• [Data]:
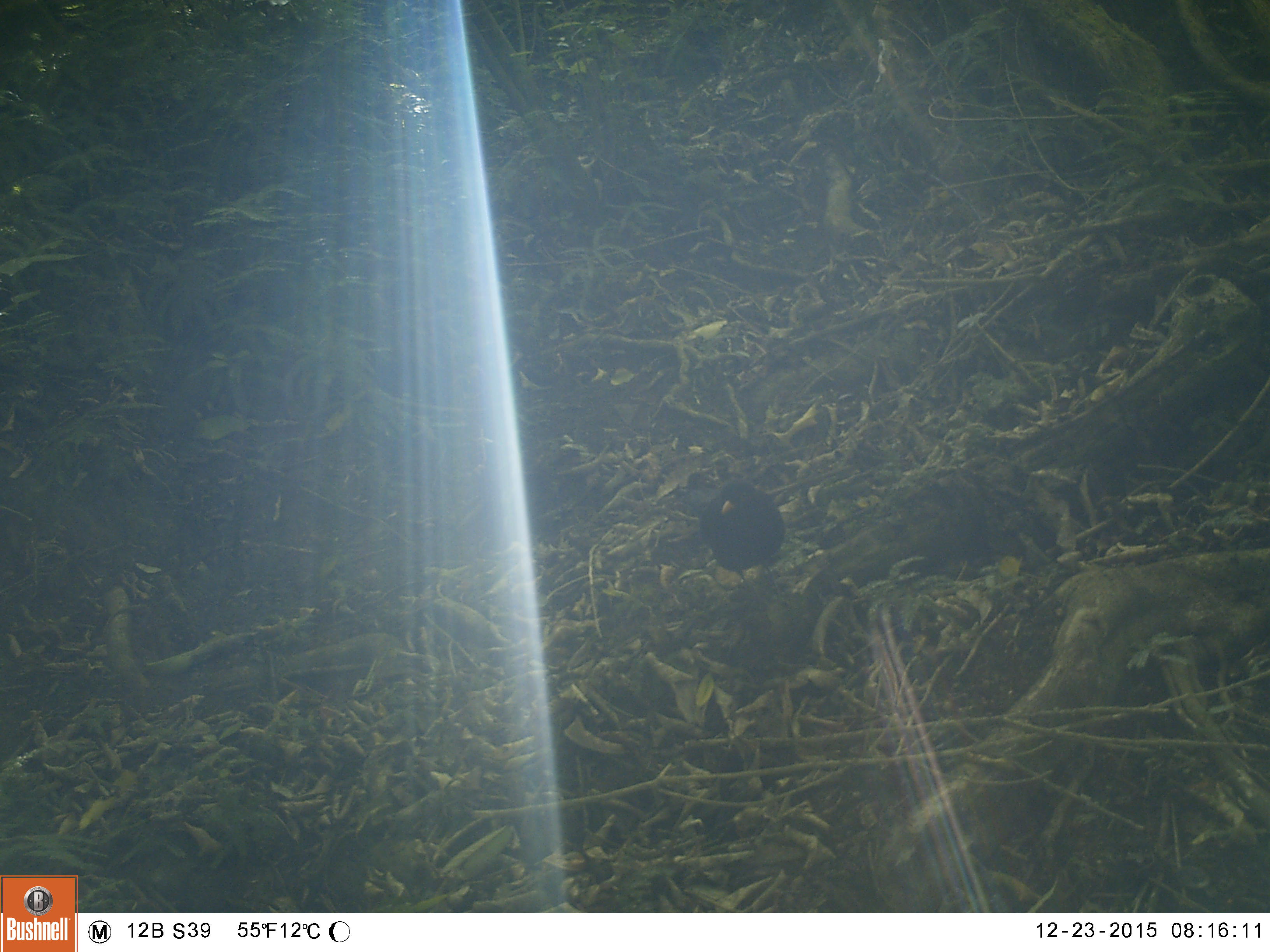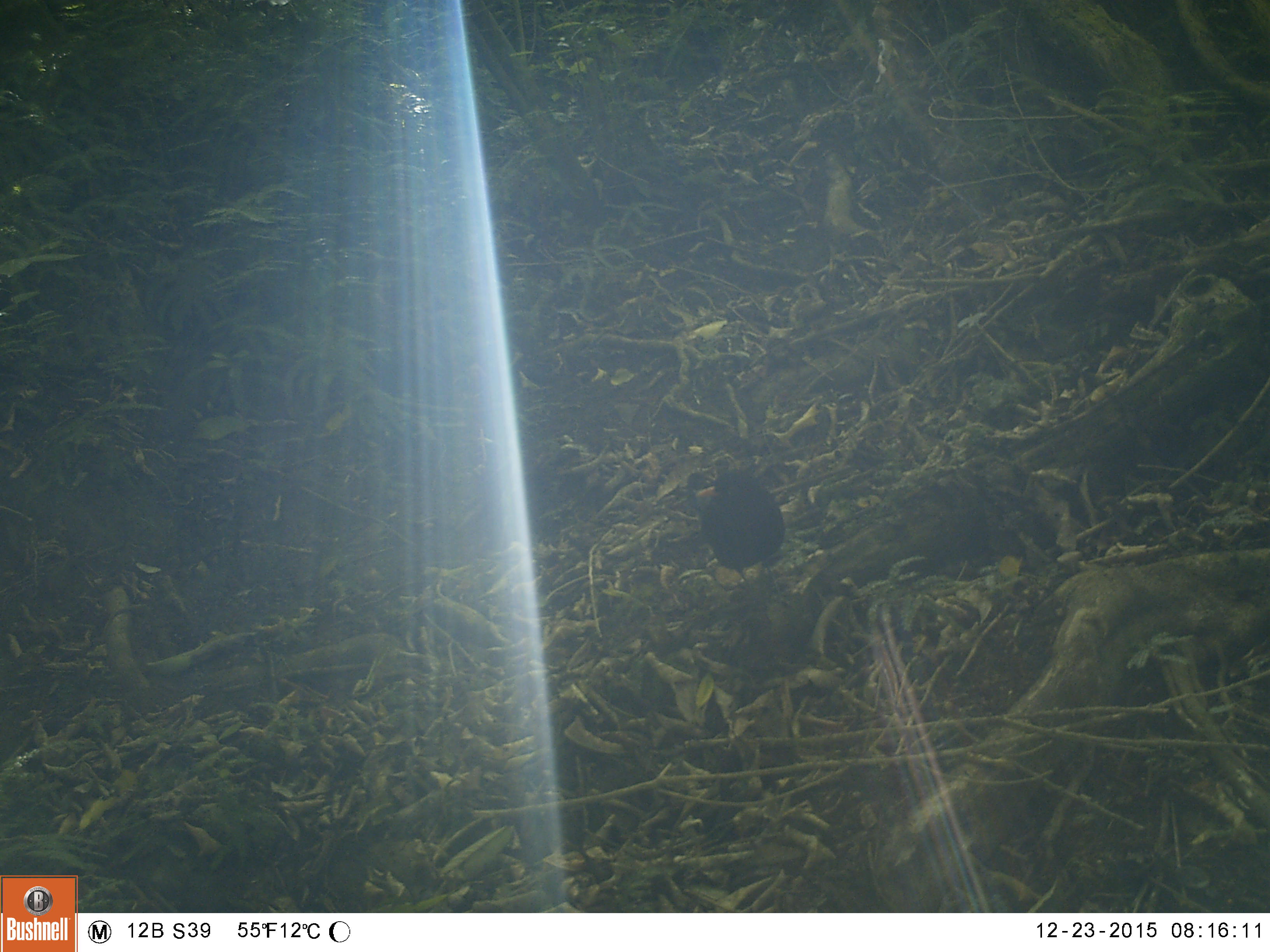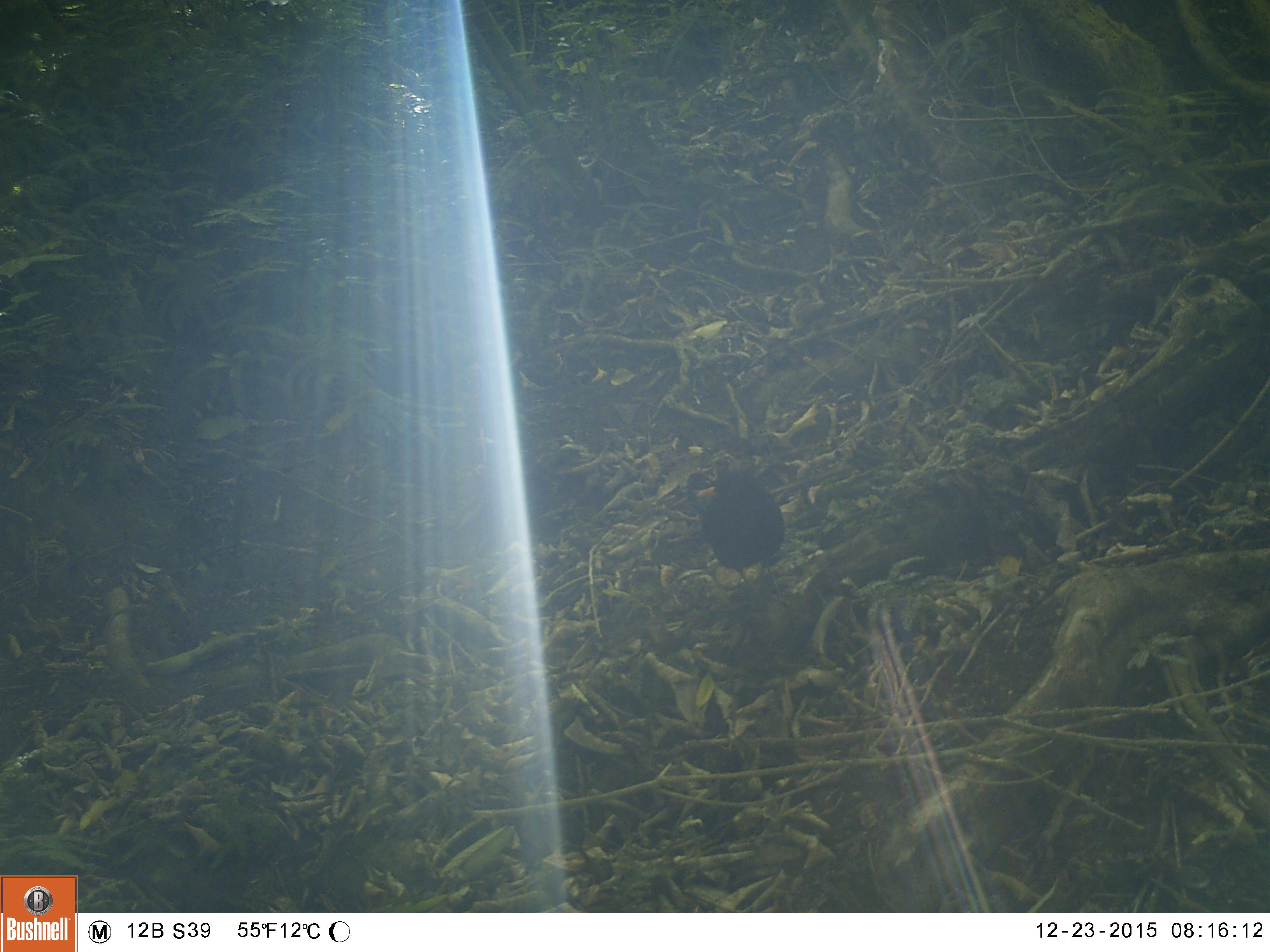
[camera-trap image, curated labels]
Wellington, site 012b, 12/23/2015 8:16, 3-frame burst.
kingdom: Animalia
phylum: Chordata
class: Aves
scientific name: Aves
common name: bird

• [Required work]: When you copy the data, keep every line exact and leave out each picture.

• [Reply to the exercise]:
[camera-trap image, curated labels]
Wellington, site 012b, 12/23/2015 8:16, 3-frame burst.
kingdom: Animalia
phylum: Chordata
class: Aves
scientific name: Aves
common name: bird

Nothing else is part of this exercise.